The first major wave of electricity transmission investment ended in the late 1960s. It began with electrification in the early 1900s and was driven by increased use of new transmission technology, the growing use of large central station generating plants to serve large areas, and growing electricity demand following World War II. From then until the mid-1990s, investment in transmission infrastructure declined. It has increased since then for several reasons:
Improving reliability. In mid-August 2003, an electric power blackout lasted up to four days in parts of the U.S. Northeast and Midwest and in Canada, adversely affecting 50 million people and shutting down 62 gigawatts of electric load. The blackout cost an estimated $4 billion to $10 billion in economic losses due to food spoilage, lost production, overtime wages, and powerline damages. In response to the need for a more reliable system, Congress passed legislation in 2005 that directed the Federal Energy Regulatory Commission (FERC) to develop incentive-based rate treatments for interstate transmission.

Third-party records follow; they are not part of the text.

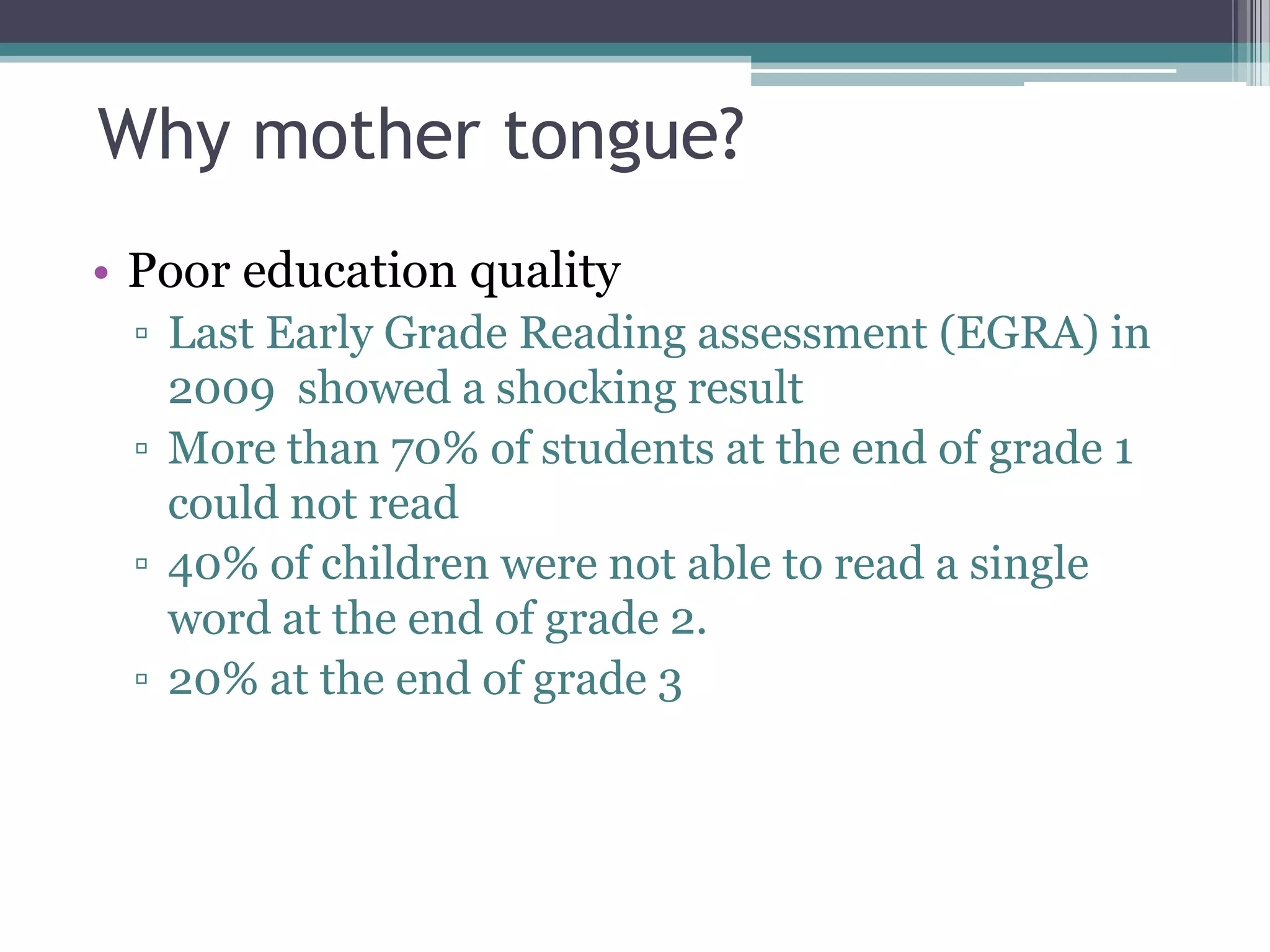 Why mother tongue?

• Poor education quality
▫ Last Early Grade Reading assessment (EGRA) in 2009 showed a shocking result
▫ More than 70% of students at the end of grade 1 could not read
▫ 40% of children were not able to read a single word at the end of grade 2.
▫ 20% at the end of grade 3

Connecting to renewable energy sources. Policies and incentives such as state renewable portfolio standards and renewable energy tax credits, combined with a substantial decrease in the cost to build large-scale wind turbines, led to tremendous growth in wind generation—from 4 million MWh in 1999 to 141 million MWh in 2012. Utility-scale solar generation also increased in this period. Because the best areas for wind and solar generation are often far from load centers, new transmission infrastructure was built to accommodate these renewable electricity generators.

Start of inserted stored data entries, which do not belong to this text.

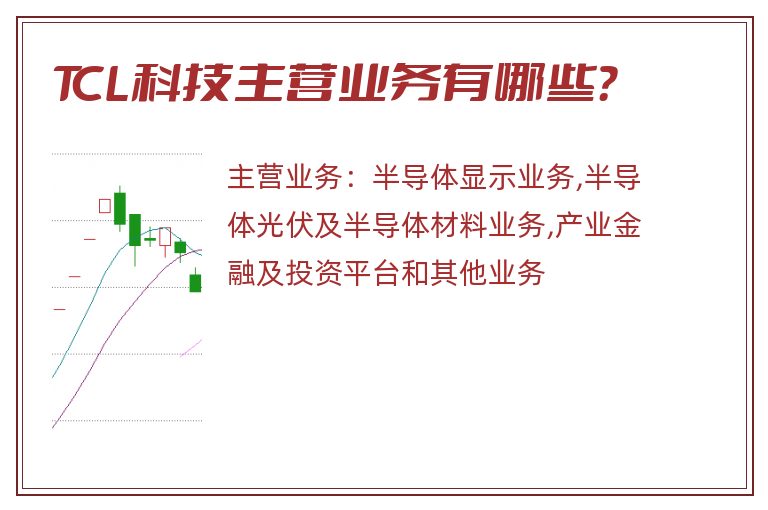 TCL科技主营业务有哪些?

主营业务：半导体显示业务,半导体光伏及半导体材料业务,产业金融及投资平台和其他业务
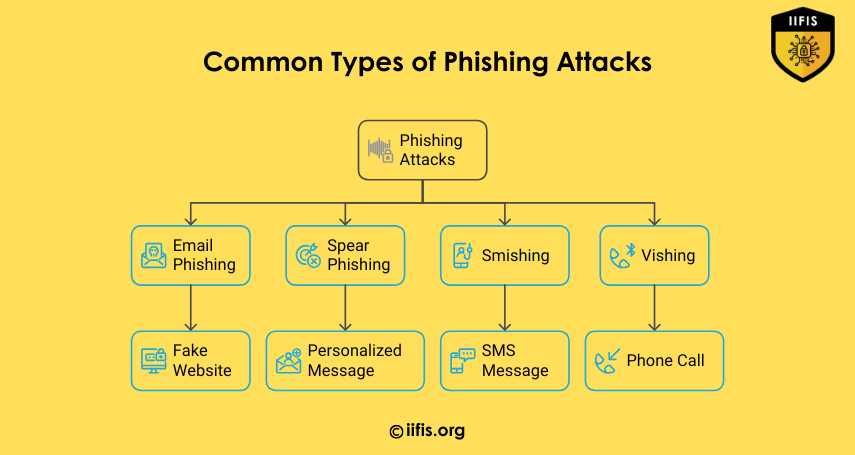 IIFIS

Common Types of Phishing Attacks

Phishing Attacks

Email Phishing

Spear Phishing

Smishing

Vishing

Fake Website

Personalized Message

SMS Message

Phone Call

©iifis.org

Accommodating changes in electricity demand. Although overall electricity retail sales have not grown much in recent years—less than 1% annually from 1997 through 2012—the location of that demand has changed. Population shifts require new investment in growing areas, and the areas with greater growth have been in the South and West, where demand for air conditioning is higher.
Increasing costs to build new transmission. The global economic boom of 2004-07, along with a weakened U.S. dollar, raised the prices of raw materials (such as steel and cement), fuel, and labor faster than the rate of inflation. This further increased expenditures for transmission improvements, especially on large station equipment such as transformers and transmission towers, which were in high demand as the number of transmission projects increased.
Reforming markets. Electricity wholesale and retail market restructuring since 1998 led regional transmission organizations to upgrade and build more transmission infrastructure. This restructuring allowed utilities more flexibility to purchase less expensive power from nonutility generators and suppliers located outside their service territories.